The Rebbe seemed to realize that his torch would not be passed to a single leader. Rather, if he could pass a portion of his light to thousands of others and send them to Jewish communities around the world, the light would be magnified exponentially. What might be suffered by a diminishing concentration of light could be made up for in great quantity. Local Chabad leaders—now numbering in the thousands—would shine as much light as possible into locations far and wide. Lighting a new candle never diminishes the light of the candle it’s lit from. Together, these emissaries now spread more light than a single Rebbe ever could.

As Holocaust survivors become fewer in number, there is no choice but to pass the torch to present and future generations that will perpetuate their stories, memories, teachings and understandings.

As Elie Wiesel famously stated, “When you listen to a witness, you become a witness.”
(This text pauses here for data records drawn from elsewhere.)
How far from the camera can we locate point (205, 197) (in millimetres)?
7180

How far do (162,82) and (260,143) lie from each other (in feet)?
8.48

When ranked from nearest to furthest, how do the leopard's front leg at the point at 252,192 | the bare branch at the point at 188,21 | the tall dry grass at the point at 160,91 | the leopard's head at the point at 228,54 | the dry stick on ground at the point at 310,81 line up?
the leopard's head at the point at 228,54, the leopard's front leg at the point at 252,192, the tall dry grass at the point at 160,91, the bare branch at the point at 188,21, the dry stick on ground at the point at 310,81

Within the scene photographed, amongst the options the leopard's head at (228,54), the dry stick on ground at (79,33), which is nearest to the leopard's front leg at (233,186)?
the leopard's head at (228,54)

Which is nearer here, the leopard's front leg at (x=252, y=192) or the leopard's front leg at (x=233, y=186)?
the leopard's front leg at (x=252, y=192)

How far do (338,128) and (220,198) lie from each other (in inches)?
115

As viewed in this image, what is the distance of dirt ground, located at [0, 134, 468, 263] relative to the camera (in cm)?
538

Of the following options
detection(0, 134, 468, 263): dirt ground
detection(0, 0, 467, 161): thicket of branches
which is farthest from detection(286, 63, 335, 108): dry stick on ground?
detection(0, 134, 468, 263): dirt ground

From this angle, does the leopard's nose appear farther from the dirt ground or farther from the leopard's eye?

Inasmuch as that is one of the most important messages you can give to someone who hears directly from a witness, it can only, of course, be partially true. Despite my speaking to many Holocaust survivors, learning as much as I can about the sophisticated details of the Nazi’s Final Solution and being the grandson of Holocaust victims who survived the tortures of Polish labor and death camps, no one standing before me who hears my explanation of events will ever see in my eyes what I could see in theirs.

Nonetheless, if thousands of second-, third- and now fourth-generation descendants of survivors take the torch from those who survived through great courage and strength—with a true commitment and determination to sharing the light of our brave predecessors—we can succeed in taking the remembrance of the Holocaust and its lessons to even greater distances in the years to come.

By Alex Traiman


Alex Traiman is managing director and Jerusalem bureau chief of Jewish News Syndicate.